The question of retaining profits on quality dividend companies through the selling of a position seems to counter the whole point of dividend investing. After all, aren’t you supposed to allow the dividends to compound? In a small way, we described one approach and our rational for selling quality companies after small gains in yesterday’s article (Our Primary Concern: Retaining Profits).
However, there is another way to view the rationale behind selling a dividend stock after a “fair profit.” In the early years of the Dow Theory Letters, Richard Russell would often cite a Robert Rhea quote about the impact of a stock decline. Rhea said:
“’Buying in bear markets is merely gambling and not very good gambling at that. Why not have cash instead of investments in bear markets? Why insist that one cannot afford to forego investment income when one day’s price shrinkage may cancel several years’ dividends?’”Russell, Richard. Dow Theory Letter. May 10, 1960. Issue 103. page 2. www.dowtheoryletters.com.

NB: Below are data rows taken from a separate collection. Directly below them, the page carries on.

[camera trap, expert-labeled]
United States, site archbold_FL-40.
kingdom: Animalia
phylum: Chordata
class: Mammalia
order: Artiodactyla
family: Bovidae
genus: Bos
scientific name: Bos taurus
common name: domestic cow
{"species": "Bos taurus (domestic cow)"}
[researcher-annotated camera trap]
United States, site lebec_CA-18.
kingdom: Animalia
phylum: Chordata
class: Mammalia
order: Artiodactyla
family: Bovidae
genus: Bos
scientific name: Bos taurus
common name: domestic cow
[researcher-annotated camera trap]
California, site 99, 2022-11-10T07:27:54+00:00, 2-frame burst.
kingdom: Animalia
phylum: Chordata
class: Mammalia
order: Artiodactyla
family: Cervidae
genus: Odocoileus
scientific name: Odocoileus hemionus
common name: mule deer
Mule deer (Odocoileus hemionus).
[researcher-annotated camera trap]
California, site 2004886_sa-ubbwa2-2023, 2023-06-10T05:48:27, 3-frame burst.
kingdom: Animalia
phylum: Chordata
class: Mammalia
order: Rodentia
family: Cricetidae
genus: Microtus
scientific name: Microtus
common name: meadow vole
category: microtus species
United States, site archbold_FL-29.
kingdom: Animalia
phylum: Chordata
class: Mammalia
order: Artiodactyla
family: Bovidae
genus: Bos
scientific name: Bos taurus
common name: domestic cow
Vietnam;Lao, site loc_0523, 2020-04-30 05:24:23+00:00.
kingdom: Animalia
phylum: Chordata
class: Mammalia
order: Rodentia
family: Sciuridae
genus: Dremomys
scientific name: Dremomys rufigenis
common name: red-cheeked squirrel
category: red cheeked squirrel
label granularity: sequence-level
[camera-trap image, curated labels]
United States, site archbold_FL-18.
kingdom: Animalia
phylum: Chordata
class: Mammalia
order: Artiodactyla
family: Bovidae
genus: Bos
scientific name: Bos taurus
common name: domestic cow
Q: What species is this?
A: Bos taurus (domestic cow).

|Source: Richard Russell, Dow Theory Letters, http://www.dowtheoryletters.com/|
Because stocks are not required to return principal with a stated yield as with many bonds, there is no assurance that the price will recover to the level that a purchase was initiated. Therefore, receiving short-term income on a dividend stock, although a necessary source of income for retired individuals, the prospect exists that an investor could end up with only a portion of the principal instead of the intended income plus principal.
The lack of assurance of principal and income with dividend stocks is why we believe people have become disenfranchised with technology stocks like Microsoft (MSFT) and Cisco Systems (CSCO). If they’ve invested in the stocks with the belief that they’re in it forever, when the decline comes, absent any dividend, there is little recourse or hope of recovering lost funds or keeping up with inflation.
Even new investors to Microsoft and Cisco Systems, aware of their bold promises in 1999 and subsequent failure to deliver in 2011, are asking themselves, “is it really worth facing the prospect of no return?” These questions are being asked when in some instances, especially with Microsoft, the timing probably couldn’t be better (especially now that they’re paying a dividend). Our supplementary comments on Microsoft can be found here.
While we subscribe to the Graham/Buffett principles of investing (buying for the long-term, you’re buying a business, concentrate on values, etc.) we assume that since there are only a handful of billionaires hewn strictly from investing in stocks, we might do well to hedge our thinking and strategy.
Finally, further analysis of Robert Rhea’s claim on not being invested at all during bear markets is something that is at odds with Charles Dow and we’ve decided is not appropriate or necessary. From our experience, bear markets are no guarantee of losses in your portfolio. Charles H. Dow, founder of the Wall Street Journal, has said that:
"Even in a bear market, this method of trading will usually be found safe, although the profits taken should be less because of the liability of weak spots breaking out and checking the general rise."
Evidence of the fact that bear markets don’t always equal destruction of wealth, while going long stocks, is demonstrated in our 2007, 2008 and 2009 performance review. Naturally, 2008 is not expected to be replicated (having gains, while going long only, during a market decline of 40% or more). However, we do know that being all in or timing the market to be all out during bear markets shouldn’t be the goal. The goal, from our perspective, should be the preservation of gains whenever possible.